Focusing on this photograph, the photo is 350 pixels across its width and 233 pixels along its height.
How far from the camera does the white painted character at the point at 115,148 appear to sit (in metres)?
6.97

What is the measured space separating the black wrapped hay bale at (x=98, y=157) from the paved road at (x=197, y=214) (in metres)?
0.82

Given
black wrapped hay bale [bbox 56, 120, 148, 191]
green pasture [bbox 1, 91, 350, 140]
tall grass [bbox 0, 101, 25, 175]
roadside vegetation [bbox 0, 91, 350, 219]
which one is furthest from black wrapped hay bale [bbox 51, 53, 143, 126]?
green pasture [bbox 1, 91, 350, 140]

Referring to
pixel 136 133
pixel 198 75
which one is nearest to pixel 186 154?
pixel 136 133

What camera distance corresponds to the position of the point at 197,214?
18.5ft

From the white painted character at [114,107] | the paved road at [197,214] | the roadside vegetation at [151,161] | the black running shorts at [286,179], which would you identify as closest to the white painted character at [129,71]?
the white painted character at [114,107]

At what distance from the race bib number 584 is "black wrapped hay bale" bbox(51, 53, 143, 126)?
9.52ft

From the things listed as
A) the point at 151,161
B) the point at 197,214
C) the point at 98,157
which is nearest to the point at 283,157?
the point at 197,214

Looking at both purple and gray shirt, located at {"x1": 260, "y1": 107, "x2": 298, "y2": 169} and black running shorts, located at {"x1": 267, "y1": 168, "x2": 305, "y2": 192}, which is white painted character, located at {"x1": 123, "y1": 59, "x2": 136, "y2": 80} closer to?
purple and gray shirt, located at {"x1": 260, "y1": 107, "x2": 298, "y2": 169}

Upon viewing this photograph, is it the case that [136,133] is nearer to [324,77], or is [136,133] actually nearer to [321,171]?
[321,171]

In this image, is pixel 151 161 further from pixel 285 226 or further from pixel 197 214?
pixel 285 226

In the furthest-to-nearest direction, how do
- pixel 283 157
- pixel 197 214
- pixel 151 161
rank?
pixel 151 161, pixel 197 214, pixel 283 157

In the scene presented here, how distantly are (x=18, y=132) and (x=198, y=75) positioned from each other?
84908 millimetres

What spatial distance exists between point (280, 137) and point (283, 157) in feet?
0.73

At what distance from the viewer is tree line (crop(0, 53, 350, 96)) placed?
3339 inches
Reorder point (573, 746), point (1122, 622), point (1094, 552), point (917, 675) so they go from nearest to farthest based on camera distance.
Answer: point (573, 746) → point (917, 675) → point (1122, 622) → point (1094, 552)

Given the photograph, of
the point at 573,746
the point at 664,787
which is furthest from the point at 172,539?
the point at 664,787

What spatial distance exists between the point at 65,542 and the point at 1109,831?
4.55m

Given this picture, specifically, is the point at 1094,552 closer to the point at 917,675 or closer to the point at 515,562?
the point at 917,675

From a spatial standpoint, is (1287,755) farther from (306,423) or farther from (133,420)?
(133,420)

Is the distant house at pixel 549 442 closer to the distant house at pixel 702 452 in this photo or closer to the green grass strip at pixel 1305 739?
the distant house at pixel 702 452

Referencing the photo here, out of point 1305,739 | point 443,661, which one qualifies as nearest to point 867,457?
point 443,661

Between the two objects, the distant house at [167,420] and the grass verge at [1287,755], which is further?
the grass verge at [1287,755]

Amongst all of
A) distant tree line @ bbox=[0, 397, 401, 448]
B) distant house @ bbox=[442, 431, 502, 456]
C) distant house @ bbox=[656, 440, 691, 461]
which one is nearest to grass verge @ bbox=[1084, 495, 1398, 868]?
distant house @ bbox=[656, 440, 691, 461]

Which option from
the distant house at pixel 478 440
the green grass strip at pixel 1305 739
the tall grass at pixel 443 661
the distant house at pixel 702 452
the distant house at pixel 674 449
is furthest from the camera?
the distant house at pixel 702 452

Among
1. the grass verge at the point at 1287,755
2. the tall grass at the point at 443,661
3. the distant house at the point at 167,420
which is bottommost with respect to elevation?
::::
OBIETTIVO DELL'ESERCIZIO
Riporta senza modifiche le righe che vanno da quella con "In this image, is" fino a quella con "Answer: point (573, 746)", entrambe incluse.

RISPOSTA DELL'ESERCIZIO
In this image, is pixel 151 161 further from pixel 285 226 or further from pixel 197 214?
pixel 285 226

In the furthest-to-nearest direction, how do
- pixel 283 157
- pixel 197 214
- pixel 151 161
rank?
pixel 151 161, pixel 197 214, pixel 283 157

In the scene presented here, how distantly are (x=18, y=132) and (x=198, y=75) positioned from each other?
84908 millimetres

What spatial distance exists between point (280, 137) and point (283, 157) in feet?
0.73

At what distance from the viewer is tree line (crop(0, 53, 350, 96)) placed?
3339 inches
Reorder point (573, 746), point (1122, 622), point (1094, 552), point (917, 675) so they go from nearest to farthest based on camera distance.
Answer: point (573, 746) → point (917, 675) → point (1122, 622) → point (1094, 552)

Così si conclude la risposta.